**TEXT BLOCK:**
Author: u1sbxhkjoqp2

iTransformer

Implementation of iTransformer – SOTA Time Series Forecasting using Attention networks, out of Tsinghua / Ant group

All that remains is tabular data (xgboost still champion here) before one can truly declare “Attention is all you need”

In before Apple gets the authors to change the name.

The official implementation has been released here!

Appreciation

StabilityAI and 🤗 Huggingface for the generous sponsorship, as well as my other sponsors, for affording me the independence to open source current artificial intelligence techniques.
Greg DeVos for sharing experiments he ran on iTransformer and some of the improvised variants

Install

$ pip install iTransformer

Usage

import torch
from iTransformer import iTransformer

# using solar energy settings

model = iTransformer(
    num_variates = 137,
    lookback_len = 96,                  # or the lookback length in the paper
    dim = 256,                          # model dimensions
    depth = 6,                          # depth
    heads = 8,                          # attention heads
    dim_head = 64,                      # head dimension
    pred_length = (12, 24, 36, 48),     # can be one prediction, or many
    num_tokens_per_variate = 1,         # experimental setting that projects each variate to more than one token. the idea is that the network can learn to divide up into time tokens for more granular attention across time. thanks to flash attention, you should be able to accommodate long sequence lengths just fine
    use_reversible_instance_norm = True # use reversible instance normalization, proposed here https://openreview.net/forum?id=cGDAkQo1C0p . may be redundant given the layernorms within iTransformer (and whatever else attention learns emergently on the first layer, prior to the first layernorm). if i come across some time, i'll gather up all the statistics across variates, project them, and condition the transformer a bit further. that makes more sense
)

time_series = torch.randn(2, 96, 137)  # (batch, lookback len, variates)

preds = model(time_series)

# preds -> Dict[int, Tensor[batch, pred_length, variate]]
#       -> (12: (2, 12, 137), 24: (2, 24, 137), 36: (2, 36, 137), 48: (2, 48, 137))

**DATA SUPPLIED:**

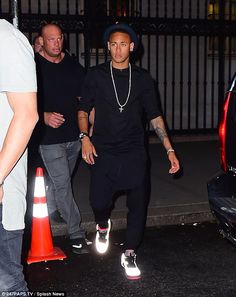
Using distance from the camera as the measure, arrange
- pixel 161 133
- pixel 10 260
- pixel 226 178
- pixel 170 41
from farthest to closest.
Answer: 1. pixel 170 41
2. pixel 161 133
3. pixel 226 178
4. pixel 10 260

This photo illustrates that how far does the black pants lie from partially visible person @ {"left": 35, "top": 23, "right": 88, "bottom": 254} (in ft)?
1.74

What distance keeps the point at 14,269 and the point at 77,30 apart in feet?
26.1

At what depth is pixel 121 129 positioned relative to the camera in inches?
166

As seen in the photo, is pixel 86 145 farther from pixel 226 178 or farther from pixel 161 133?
pixel 226 178

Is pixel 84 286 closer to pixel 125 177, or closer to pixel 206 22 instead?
pixel 125 177

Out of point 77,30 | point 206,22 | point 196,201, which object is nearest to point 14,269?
point 196,201

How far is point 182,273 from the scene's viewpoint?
432cm

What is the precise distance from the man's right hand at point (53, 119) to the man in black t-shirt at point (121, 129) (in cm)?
34

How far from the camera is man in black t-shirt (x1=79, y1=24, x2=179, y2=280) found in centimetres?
422

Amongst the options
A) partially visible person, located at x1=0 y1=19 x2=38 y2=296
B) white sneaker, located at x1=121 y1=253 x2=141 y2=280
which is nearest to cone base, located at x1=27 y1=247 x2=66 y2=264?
white sneaker, located at x1=121 y1=253 x2=141 y2=280

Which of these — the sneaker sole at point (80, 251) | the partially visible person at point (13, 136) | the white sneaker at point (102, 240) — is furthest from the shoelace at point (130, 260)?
the partially visible person at point (13, 136)

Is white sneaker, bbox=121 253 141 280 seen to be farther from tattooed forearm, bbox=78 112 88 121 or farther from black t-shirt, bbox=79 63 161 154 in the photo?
tattooed forearm, bbox=78 112 88 121

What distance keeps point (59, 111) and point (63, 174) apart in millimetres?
546

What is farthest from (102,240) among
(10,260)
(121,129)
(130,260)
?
(10,260)
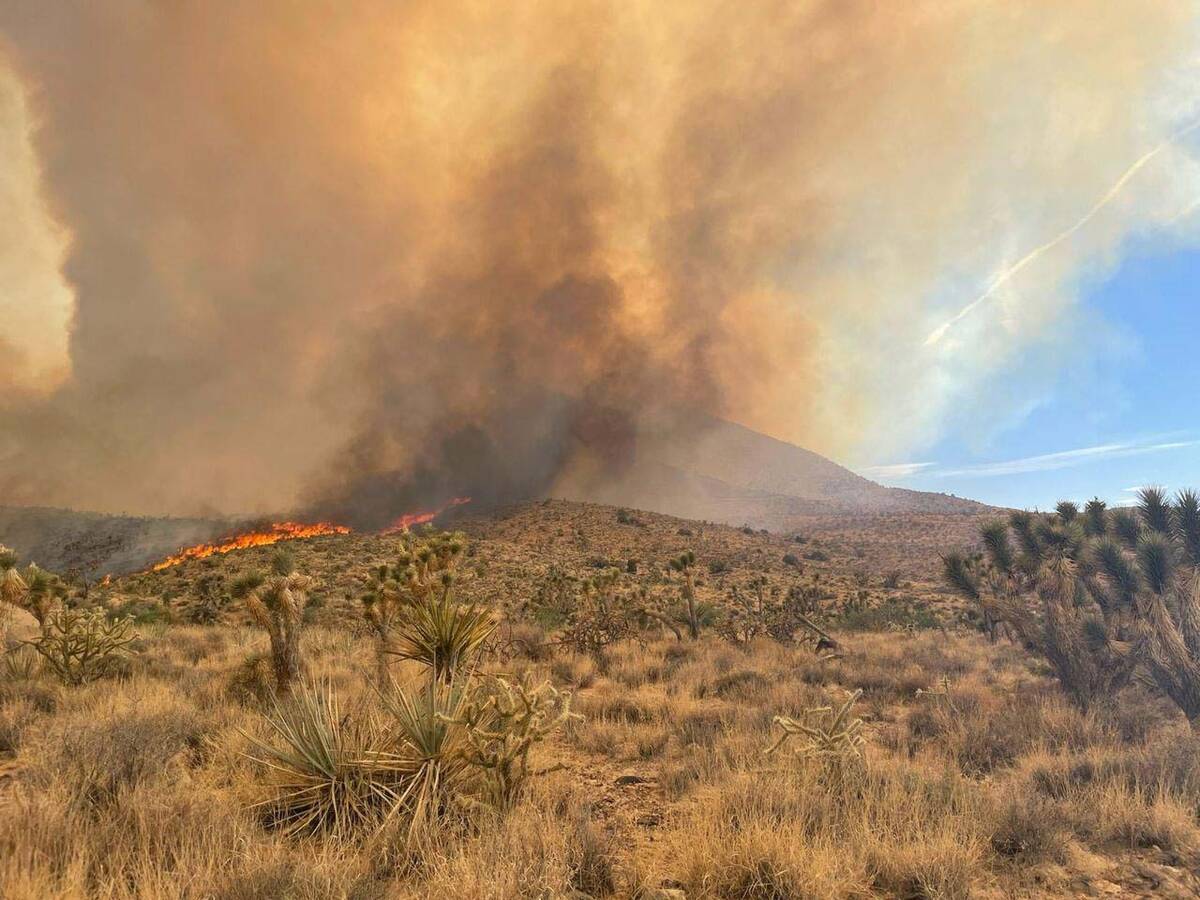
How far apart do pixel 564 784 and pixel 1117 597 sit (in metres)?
12.6

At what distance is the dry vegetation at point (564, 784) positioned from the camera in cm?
442

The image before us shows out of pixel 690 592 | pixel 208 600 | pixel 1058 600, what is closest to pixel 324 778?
pixel 1058 600

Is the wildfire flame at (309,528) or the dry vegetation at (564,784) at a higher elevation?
the wildfire flame at (309,528)

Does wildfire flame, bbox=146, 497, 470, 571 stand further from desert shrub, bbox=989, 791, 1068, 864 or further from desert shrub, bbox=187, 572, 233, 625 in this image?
desert shrub, bbox=989, 791, 1068, 864

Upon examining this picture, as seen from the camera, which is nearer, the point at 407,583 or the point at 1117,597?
the point at 407,583

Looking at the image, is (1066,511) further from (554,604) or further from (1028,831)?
(554,604)

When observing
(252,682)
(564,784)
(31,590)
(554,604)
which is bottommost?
(564,784)

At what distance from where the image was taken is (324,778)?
18.7 feet

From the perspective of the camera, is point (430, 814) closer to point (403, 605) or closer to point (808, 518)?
point (403, 605)

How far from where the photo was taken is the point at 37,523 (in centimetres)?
8562

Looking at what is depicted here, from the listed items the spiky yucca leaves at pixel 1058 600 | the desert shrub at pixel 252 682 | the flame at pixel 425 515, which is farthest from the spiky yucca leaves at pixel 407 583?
the flame at pixel 425 515

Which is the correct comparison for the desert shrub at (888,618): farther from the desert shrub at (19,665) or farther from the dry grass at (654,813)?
the desert shrub at (19,665)

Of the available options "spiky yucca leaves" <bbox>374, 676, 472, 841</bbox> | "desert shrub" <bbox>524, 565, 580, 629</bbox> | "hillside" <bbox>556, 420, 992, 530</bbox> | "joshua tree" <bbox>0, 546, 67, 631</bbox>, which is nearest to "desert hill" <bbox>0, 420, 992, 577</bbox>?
"hillside" <bbox>556, 420, 992, 530</bbox>

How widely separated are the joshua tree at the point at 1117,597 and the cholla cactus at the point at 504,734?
1122cm
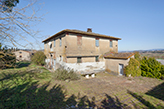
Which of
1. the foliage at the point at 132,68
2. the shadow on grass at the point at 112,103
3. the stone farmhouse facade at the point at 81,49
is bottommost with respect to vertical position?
the shadow on grass at the point at 112,103

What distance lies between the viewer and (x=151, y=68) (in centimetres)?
1081

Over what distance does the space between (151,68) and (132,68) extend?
2.42 metres

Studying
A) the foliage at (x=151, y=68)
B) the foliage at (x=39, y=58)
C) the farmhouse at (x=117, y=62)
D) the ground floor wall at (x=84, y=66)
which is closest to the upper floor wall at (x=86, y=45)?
the ground floor wall at (x=84, y=66)

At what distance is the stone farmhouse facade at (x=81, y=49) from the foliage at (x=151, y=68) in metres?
5.42

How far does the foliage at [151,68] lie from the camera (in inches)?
406

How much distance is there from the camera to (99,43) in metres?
14.1

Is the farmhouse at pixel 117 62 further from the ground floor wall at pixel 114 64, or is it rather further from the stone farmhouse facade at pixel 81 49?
the stone farmhouse facade at pixel 81 49

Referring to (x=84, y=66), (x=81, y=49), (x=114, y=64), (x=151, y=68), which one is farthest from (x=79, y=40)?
(x=151, y=68)

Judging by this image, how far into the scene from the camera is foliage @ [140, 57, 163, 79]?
10320 millimetres

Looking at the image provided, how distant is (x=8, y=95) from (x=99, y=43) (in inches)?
483

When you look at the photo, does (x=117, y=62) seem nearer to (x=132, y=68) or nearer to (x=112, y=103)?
(x=132, y=68)

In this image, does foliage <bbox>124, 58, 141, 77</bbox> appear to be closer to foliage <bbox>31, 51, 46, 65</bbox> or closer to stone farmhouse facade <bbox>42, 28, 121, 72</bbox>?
stone farmhouse facade <bbox>42, 28, 121, 72</bbox>

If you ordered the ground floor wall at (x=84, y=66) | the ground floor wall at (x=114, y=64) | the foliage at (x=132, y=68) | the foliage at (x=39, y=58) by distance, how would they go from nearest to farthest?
the foliage at (x=132, y=68) → the ground floor wall at (x=114, y=64) → the ground floor wall at (x=84, y=66) → the foliage at (x=39, y=58)

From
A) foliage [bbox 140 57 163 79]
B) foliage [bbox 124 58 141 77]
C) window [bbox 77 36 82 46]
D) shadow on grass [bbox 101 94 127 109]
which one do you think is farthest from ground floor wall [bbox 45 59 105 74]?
shadow on grass [bbox 101 94 127 109]
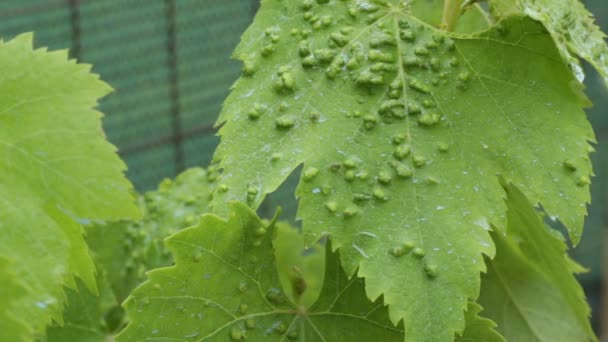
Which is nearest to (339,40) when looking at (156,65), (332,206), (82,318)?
(332,206)

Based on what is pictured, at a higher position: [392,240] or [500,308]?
[392,240]

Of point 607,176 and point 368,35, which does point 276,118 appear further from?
point 607,176

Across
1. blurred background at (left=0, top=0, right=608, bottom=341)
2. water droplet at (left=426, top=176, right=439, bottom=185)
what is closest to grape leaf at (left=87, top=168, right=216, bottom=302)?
water droplet at (left=426, top=176, right=439, bottom=185)

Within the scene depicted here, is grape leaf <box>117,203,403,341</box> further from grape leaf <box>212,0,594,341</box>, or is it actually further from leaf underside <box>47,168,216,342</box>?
leaf underside <box>47,168,216,342</box>

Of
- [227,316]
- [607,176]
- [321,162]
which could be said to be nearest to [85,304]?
[227,316]

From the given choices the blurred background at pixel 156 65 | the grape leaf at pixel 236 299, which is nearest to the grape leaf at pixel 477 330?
the grape leaf at pixel 236 299

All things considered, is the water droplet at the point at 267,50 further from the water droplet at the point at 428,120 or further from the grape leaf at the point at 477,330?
the grape leaf at the point at 477,330

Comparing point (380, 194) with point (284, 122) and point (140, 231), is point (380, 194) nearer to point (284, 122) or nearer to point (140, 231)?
point (284, 122)
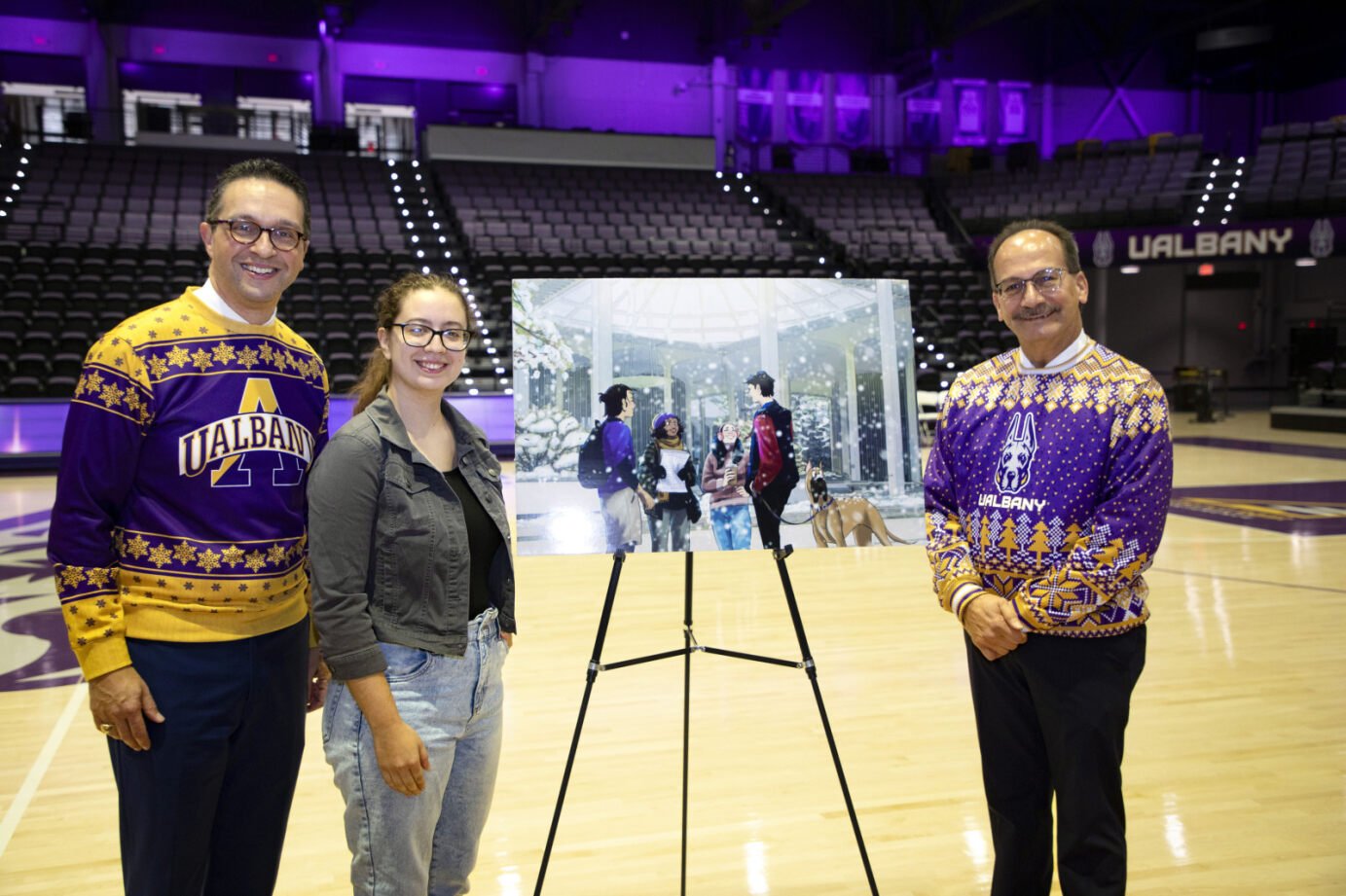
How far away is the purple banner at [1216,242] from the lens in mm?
15336

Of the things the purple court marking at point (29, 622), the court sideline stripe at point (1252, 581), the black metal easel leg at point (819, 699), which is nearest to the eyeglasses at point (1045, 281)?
the black metal easel leg at point (819, 699)

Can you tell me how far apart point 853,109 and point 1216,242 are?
335 inches

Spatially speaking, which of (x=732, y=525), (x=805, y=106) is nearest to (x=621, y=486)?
(x=732, y=525)

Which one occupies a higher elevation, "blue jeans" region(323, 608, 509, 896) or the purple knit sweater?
the purple knit sweater

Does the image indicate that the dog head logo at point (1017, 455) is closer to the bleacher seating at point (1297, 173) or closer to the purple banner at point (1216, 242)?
the purple banner at point (1216, 242)

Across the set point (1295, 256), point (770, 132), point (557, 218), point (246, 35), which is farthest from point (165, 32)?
point (1295, 256)

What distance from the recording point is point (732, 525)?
247cm

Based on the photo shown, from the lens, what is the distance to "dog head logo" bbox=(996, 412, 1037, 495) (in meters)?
1.90

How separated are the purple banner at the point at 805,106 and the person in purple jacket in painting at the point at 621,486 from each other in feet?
66.0

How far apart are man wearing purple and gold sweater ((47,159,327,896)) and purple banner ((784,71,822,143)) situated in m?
20.8

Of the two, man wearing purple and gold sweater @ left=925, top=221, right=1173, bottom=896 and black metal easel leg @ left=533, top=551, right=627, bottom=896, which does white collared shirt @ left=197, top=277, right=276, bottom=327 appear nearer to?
black metal easel leg @ left=533, top=551, right=627, bottom=896

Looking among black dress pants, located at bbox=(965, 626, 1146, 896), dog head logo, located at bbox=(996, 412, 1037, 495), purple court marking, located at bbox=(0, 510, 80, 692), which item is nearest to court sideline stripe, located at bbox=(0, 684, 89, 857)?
purple court marking, located at bbox=(0, 510, 80, 692)

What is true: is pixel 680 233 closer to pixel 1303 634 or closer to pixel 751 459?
pixel 1303 634

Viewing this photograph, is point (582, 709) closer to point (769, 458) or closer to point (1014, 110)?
point (769, 458)
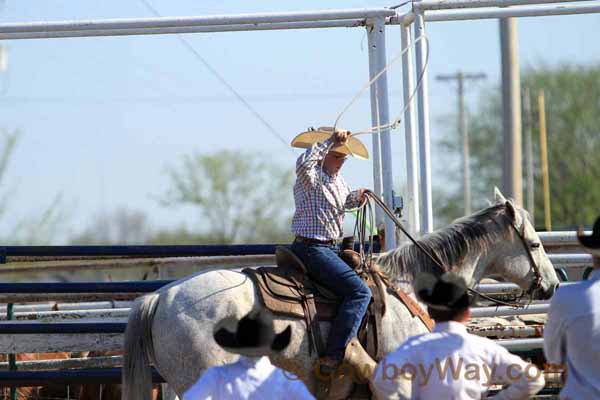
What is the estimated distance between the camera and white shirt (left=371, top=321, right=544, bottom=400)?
15.4 ft

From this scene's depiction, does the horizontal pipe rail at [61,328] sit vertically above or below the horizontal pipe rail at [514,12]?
below

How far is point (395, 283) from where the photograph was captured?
7215 millimetres

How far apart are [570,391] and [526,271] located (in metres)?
2.46

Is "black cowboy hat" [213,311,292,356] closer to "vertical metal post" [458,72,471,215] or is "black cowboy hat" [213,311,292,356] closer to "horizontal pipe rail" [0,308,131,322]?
"horizontal pipe rail" [0,308,131,322]

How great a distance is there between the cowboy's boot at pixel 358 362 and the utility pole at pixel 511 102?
1724 centimetres

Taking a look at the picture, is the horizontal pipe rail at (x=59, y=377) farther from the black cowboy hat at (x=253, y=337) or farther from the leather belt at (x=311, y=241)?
the black cowboy hat at (x=253, y=337)

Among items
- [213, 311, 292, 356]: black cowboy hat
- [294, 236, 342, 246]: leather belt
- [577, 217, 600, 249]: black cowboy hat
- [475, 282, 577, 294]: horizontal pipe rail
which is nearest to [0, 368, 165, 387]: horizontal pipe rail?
[294, 236, 342, 246]: leather belt

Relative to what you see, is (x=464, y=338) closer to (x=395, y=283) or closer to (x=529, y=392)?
(x=529, y=392)

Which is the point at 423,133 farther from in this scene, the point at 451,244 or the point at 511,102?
the point at 511,102

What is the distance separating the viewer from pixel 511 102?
78.6 feet

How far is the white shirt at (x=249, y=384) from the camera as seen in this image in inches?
185

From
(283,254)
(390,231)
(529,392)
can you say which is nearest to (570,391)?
(529,392)

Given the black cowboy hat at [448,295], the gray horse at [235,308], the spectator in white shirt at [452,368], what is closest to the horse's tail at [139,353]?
the gray horse at [235,308]

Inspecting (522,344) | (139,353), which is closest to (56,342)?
(139,353)
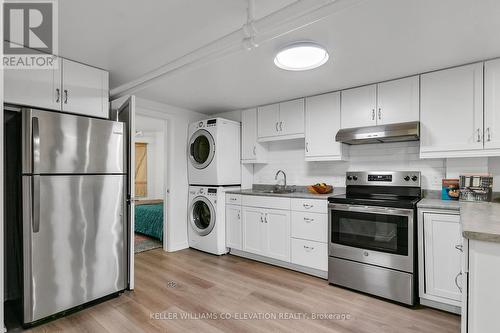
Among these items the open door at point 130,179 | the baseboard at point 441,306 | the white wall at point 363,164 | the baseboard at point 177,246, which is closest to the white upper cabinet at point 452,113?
the white wall at point 363,164

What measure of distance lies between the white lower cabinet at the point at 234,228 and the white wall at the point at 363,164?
69 centimetres

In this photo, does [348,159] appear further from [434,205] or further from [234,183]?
[234,183]

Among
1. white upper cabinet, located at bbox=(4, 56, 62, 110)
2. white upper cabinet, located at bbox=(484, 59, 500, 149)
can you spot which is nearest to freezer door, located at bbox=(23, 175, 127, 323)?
white upper cabinet, located at bbox=(4, 56, 62, 110)

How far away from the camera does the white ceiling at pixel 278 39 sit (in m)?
1.69

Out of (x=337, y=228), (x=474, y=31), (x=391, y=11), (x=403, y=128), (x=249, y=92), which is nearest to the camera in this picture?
(x=391, y=11)

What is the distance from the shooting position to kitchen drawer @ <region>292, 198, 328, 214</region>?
3.01 m

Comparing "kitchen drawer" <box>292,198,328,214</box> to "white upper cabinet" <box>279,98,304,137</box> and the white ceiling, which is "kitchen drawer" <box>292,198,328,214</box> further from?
the white ceiling

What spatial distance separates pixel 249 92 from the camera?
3.37 meters

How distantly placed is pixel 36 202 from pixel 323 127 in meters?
2.97

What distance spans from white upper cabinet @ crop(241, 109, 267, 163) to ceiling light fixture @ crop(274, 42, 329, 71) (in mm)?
1778

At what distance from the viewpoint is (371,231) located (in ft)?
8.73

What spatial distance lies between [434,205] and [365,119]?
45.1 inches

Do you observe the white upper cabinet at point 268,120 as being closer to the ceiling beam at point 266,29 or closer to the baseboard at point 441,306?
the ceiling beam at point 266,29

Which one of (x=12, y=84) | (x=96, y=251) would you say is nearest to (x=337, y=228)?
(x=96, y=251)
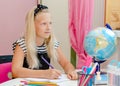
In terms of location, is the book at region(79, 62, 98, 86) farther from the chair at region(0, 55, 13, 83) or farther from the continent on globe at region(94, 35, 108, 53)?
the chair at region(0, 55, 13, 83)

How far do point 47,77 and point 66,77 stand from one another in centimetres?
13

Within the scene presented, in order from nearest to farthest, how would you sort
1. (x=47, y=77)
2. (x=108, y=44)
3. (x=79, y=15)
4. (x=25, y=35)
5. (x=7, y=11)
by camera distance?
(x=108, y=44) → (x=47, y=77) → (x=25, y=35) → (x=79, y=15) → (x=7, y=11)

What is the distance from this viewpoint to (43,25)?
1915 mm

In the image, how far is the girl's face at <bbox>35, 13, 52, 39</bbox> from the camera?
74.9 inches

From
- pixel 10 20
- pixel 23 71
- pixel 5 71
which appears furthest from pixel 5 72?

**AIM 1:**
Which tool does the iTransformer page say is still the champion for tabular data?
**AIM 2:**
Carry on the iTransformer page past its last line.
The entries are their own material, apart from the iTransformer page.

**RESULT 1:**
xgboost

**RESULT 2:**
For an improvised version that does granular attention across time tokens (as well as the original per-variate tokens), just import iTransformer2D and set the additional num_time_tokens

Update: It works! Thanks goes out to Greg DeVos for running the experiment here!

Update 2: Got an email. Yes you are free to write a paper on this, if the architecture holds up for your problem. I have no skin in the game

import torch
from iTransformer import iTransformer2D

# using solar energy settings

model = iTransformer2D(
    num_variates = 137,
    num_time_tokens = 16,               # number of time tokens (patch size will be (look back length // num_time_tokens))
    lookback_len = 96,                  # the lookback length in the paper
    dim = 256,                          # model dimensions
    depth = 6,                          # depth
    heads = 8,                          # attention heads
    dim_head = 64,                      # head dimension
    pred_length = (12, 24, 36, 48),     # can be one prediction, or many
    use_reversible_instance_norm = True # use reversible instance normalization
)

time_series = torch.randn(2, 96, 137)  # (batch, lookback len, variates)

preds = model(time_series)

# preds -> Dict[int, Tensor[batch, pred_length, variate]]
#       -> (12: (2, 12, 137), 24: (2, 24, 137), 36: (2, 36, 137), 48: (2, 48, 137))

Experimental

iTransformer with fourier tokens

A iTransformer but also with fourier tokens (FFT of time series is projected into tokens of their own and attended along side with the variate tokens, spliced out at the end)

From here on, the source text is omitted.